The monthly handle of New York State online sports betting has dipped...
The first part of our conversation with John Levy, CEO of theScore, was focused on the iGaming regulatory developments in Ontario and the promising future of that market. However, Ontario is potentially just the first of many Canadian jurisdictions expected to follow suit in the near future and regulate online sports betting.
In part 2 of our conversation with John, he shares his thoughts on what he thinks the future of sports betting regulation might look like, the role theScore hopes to play in this and what they can learn from their North American counterparts when rolling out iGaming legislation.
Why is Canada such an exciting opportunity for theScore?
“We’re up and running in the US already with our sportsbook, theScore Bet, and competing against the biggest of the big thanks to the large and highly-engaged user base we have on our media platform. But, in Canada, we are by far the dominant mobile sports brand by some distance with an extremely large and trusted brand presence.
We’ve been open, honest, and authentic about sports betting for a long time, going back to our days as a television network in Canada that was the first to carry live odds on our on-screen ticker. So, Canadian sports fans like that, they respect that, and they feel comfortable with it and trust us.
In Canada, there aren’t very many people who don’t know theScore and we feel fully confident that we’ll be able to provide an amazing product – and a differentiated product in how we’re fusing our media and gaming platforms.”
Do you think the regulatory model used in US states will work in Ontario? What features of the US model or any other jurisdiction do you think would be successful in Ontario to create a competitive and safe iGaming sportsbook market?
“First and foremost, it’s got to be a reasonable fee and tax structure. Because it’s a bit more open in Ontario and Canada than it was in the States in terms of sports betting not being completely closed down through the grey market, you can’t go to market with a product that’s not competitive, so you have to have a reasonable tax rate. And we think we will see that.
We’ve been part of the consultative process up here because we’ve been around a long time and know-how to build and operate a successful sportsbook business. The government is saying it’s got to talk to the people who know this area and can help maximize the rollout and deliver the best possible experience for consumers.
We’ve been very encouraged for a long time as to how we think the regulations will work, and who’s going to administer the regulations and what agencies are going to be involved. A lot of that discussion has already taken place. And that’s part of the reason why we’re confident that this isn’t going to take too long in the future for this to actually become reality.
But the first person to think about isn’t me, it isn’t the Government — it’s the consumer. Make it right for the consumer and make it easy; make it work for them. Everything else flows from that.
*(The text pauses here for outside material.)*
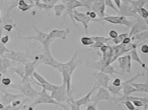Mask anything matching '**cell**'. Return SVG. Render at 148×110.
<instances>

Even the old bugaboo that the leagues and the teams used to worry about, “Is this going to hurt the integrity of the league?”. The league commissioners are now fully behind this and we’re all united in doing everything in our power to make sure that this business is run properly and fairly.
When it comes to integrity, you have your company’s name and brand on the line here. It’s kind of ludicrous to think that regulated sports betting isn’t going to do anything but help integrity. Regulated operators can’t afford to have their hands slapped.
There are lots of good examples already out there in terms of markets that have successfully introduced sports betting and iGaming. New Jersey is one, and there’s a whole bunch of others where the Canadian Government and other regulators can look at it. It’s not always great to be a little late to the game, but in this particular case, I think it really helps the regulator because you can follow the best practices already out there.”
Editor’s Note: After speaking with John, it’s clear he believes that the fundamental aspect of any future regulation in Canada should be centred on the customer. Making their experience both fun and safe should be the primary objective. Tax levels, of course, will also play a pivotal role in market competitiveness and will need to allow operators the opportunity to grow sustainably, but John is confident that they will.
The fact that he and his industry counterparts have been part of the regulatory consultative process is a very positive sign and suggests a very promising future for this region.